Foiled in his plan of inducing all the men to come ashore, Corton assumed
a careless manner, and told Maurice that he was still willing to conduct
him to Deschard, but that he would not be able to return to the ship that
night, as the distance was too great.

The mate was agreeable to this, and bidding the beachcomber and his
victim good-day, he returned to the ship.

Holding the young man's hand in his, the burly renegade passed through
the crowd of silent natives, and spoke to them in their own tongue.

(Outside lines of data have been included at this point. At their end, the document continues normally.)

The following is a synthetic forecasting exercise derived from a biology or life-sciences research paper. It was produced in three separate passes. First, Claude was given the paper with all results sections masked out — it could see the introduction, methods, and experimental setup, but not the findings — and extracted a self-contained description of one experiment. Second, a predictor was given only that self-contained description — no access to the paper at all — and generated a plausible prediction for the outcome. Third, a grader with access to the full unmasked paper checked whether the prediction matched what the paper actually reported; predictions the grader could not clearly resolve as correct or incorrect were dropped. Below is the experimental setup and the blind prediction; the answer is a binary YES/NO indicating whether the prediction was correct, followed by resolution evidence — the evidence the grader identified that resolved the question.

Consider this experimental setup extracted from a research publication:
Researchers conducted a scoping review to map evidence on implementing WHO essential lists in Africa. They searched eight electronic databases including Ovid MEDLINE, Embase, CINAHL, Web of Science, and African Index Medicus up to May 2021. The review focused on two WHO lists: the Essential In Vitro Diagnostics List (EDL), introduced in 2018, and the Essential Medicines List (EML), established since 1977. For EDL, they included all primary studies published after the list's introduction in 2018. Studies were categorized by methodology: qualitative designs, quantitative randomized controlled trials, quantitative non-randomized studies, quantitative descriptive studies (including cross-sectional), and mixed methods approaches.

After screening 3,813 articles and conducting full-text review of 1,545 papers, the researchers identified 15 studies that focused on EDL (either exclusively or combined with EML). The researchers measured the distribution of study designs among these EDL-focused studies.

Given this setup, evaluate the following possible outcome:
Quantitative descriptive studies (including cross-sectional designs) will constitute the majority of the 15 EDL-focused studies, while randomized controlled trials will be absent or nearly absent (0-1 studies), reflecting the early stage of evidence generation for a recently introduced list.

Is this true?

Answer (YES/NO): YES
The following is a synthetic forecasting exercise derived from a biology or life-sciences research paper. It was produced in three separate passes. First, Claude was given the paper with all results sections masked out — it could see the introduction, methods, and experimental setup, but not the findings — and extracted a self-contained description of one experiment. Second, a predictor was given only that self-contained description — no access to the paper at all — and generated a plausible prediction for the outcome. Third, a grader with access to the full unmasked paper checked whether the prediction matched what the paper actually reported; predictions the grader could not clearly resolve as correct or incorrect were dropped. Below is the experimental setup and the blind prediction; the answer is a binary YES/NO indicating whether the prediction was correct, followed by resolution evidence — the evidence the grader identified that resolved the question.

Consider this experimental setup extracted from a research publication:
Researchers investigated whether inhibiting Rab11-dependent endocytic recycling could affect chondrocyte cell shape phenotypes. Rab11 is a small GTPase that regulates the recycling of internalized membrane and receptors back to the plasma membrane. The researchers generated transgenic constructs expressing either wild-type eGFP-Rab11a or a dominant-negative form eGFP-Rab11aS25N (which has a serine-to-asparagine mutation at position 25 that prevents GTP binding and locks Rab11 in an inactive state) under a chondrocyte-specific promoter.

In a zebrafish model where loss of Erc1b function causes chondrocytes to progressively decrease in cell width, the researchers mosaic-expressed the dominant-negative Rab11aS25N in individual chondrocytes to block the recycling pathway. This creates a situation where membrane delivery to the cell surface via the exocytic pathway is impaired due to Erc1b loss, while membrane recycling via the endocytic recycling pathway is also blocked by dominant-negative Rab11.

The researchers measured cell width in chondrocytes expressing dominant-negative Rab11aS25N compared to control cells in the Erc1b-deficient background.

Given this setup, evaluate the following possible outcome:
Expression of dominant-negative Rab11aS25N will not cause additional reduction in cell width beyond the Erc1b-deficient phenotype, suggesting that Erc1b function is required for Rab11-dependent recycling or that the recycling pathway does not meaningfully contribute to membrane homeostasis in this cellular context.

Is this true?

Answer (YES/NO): NO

"Hide well thy spears and clubs, my children; 'tis not yet time to act."

Still clasping the hand of his companion, he led the way through the
native town, and then into the narrow bush track that led to Oneaka, and
in another five minutes they were alone, or apparently so, for nought
could be heard in the fast gathering darkness but their own footsteps as
they trod the leafy path, and the sound of the breaching surf long miles

Suddenly the beachcomber stopped, and in a harsh voice said-

"What is the good news for Deschard?"

"That I cannot tell you," answered the stripling, firmly, though the grim
visage, tattooed body, and now threatening aspect of his questioner might
well have intimidated even a bolder man, and instinctively he thrust his
hand into the bosom of his shirt and grasped a letter he carried there.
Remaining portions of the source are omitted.